• _EXERCISE OBJECTIVE_:
In the router setup post below, set down word for word the passage starting with "1. On my host" and going on through "255.0.0.0). Problem solved.".
*** SOURCE TEXT Section Begins ***
That was problem one. Problem two was partly my fault and inexperience with networking protocols. I had everything set up correctly except for the following (which may help others in the future):


1. On my host PC I left the IP address as dynamic. I didn't realize you had to temporarily give it a static IP within the range of the Buffalos (192.168.11.X) while setting up the units or you might not be able to see them. Static IP entered, problem solved.


2. Under WAN Settings -> WAN Port -> IP Address of WAN - I had left it to the default of "Auto assignment from the DHCP server" on my WBR-54G attached the ReplayTV. Since this was on my remote WBR-54G and I had disabled DHCP already, this caused the unit to needlessly hang in search of the WAN IP. Tech had me change it "Manual" and enter in a bogus IP (we used an IP of 10.0.0.1 and a Subnet Mask of 255.0.0.0). Problem solved.
*** SOURCE TEXT Section Ends ***
*** STORED DATA Section Begins ***
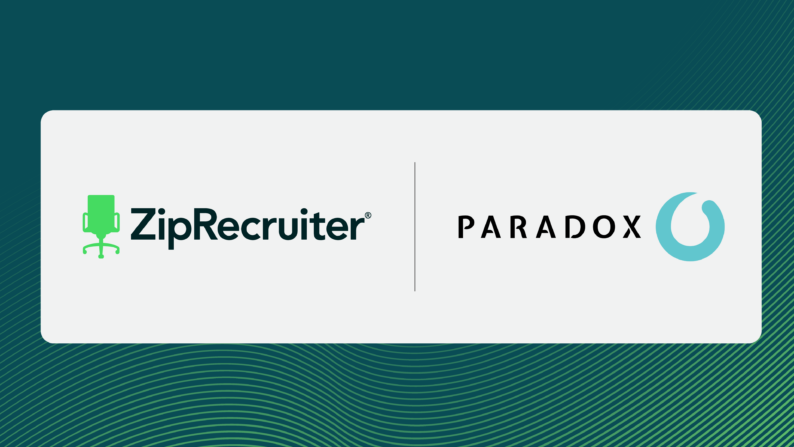 ZipRecruiter and Paradox logos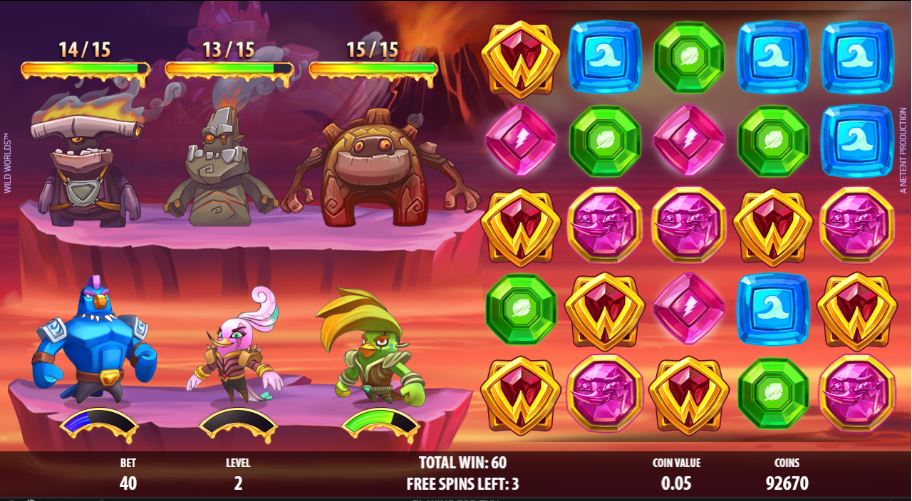 wild worlds free spins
*** STORED DATA Section Ends ***
• _ANSWER TO THE EXERCISE_:
1. On my host PC I left the IP address as dynamic. I didn't realize you had to temporarily give it a static IP within the range of the Buffalos (192.168.11.X) while setting up the units or you might not be able to see them. Static IP entered, problem solved.


2. Under WAN Settings -> WAN Port -> IP Address of WAN - I had left it to the default of "Auto assignment from the DHCP server" on my WBR-54G attached the ReplayTV. Since this was on my remote WBR-54G and I had disabled DHCP already, this caused the unit to needlessly hang in search of the WAN IP. Tech had me change it "Manual" and enter in a bogus IP (we used an IP of 10.0.0.1 and a Subnet Mask of 255.0.0.0). Problem solved.